I concluded that my subconscious had tricked me into writing what I believed were things my son needed to hear; about me, about life, and about his future. And while I still hope that he may find something of value in it, I came to realize that I had actually written things that I needed to know; about him, about his life, and about our relationship. I was writing to me, as much as to him. Not all of it, of course, but just enough to reassure myself that he would be alright.
This awareness allowed me to suddenly let go of some of the sadness about his leaving, and to replace it with some of the hope and excitement that he must be feeling now. It is in this spirit, and with my son’s permission, that I share this letter with any parent who has lost, or will lose, a child to higher education, or military service, or to the most dreaded thief of all, adulthood.
Dear Austin –
I’ve been thinking about this letter for weeks now, and I still don’t really know what I’m going to write. I know there are things I need to say to you, things I want you to know, but I’ll be damned if I can figure out what should come first. So, forgive me for rambling.
It’s difficult to watch you get ready to leave home. You have been nothing but a source of pride for your mother and me for your entire life, and we’re delighted to see you begin the next chapter, and move on to bigger and better and more exciting things. Life is really just beginning for you, and it’s exhilarating, and frightening, and promising all at once. But it’s hard, too, for us.
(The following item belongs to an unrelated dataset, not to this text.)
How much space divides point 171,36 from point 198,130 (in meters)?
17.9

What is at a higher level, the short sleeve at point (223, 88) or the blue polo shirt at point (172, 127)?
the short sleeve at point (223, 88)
Even though you’re not leaving home for good, and you’ll still be here a lot over the next few years, it will be different. You really are a young man now, and our relationship with you will never be the same. That’s okay. It’s not supposed to be the same. But, for your mom and me, it will be a bittersweet transition.
You’re a handsome young man. You’re funny. You’re talented. And people like to be around you. It would be easy for you to try to coast through life on those traits alone. Avoid the temptation to do that. Make a conscious decision not to do that. While it might afford you a pleasant enough life, it will rob it of passion and meaning and success, no matter how you choose to measure it.
Try always to treat others with respect and dignity, no matter who they are or how little you feel they deserve it. Go out of your way to meet and have conversations with those with whom you have little in common. Spend time talking with people who disagree with your points of view. Expose yourself to things you know little about.
Be open. Be curious. This next few years are when you will become you. Don’t miss an opportunity to discover something you might love that could lead to a more complete, more fulfilled, and more accomplished you.
Don’t cling too doggedly to your beliefs just because they’re your beliefs. Always be willing to entertain the possibility that some tenet you’ve long held dear has been wrong. It happens. Just as importantly, don’t surrender them when you know you’re right.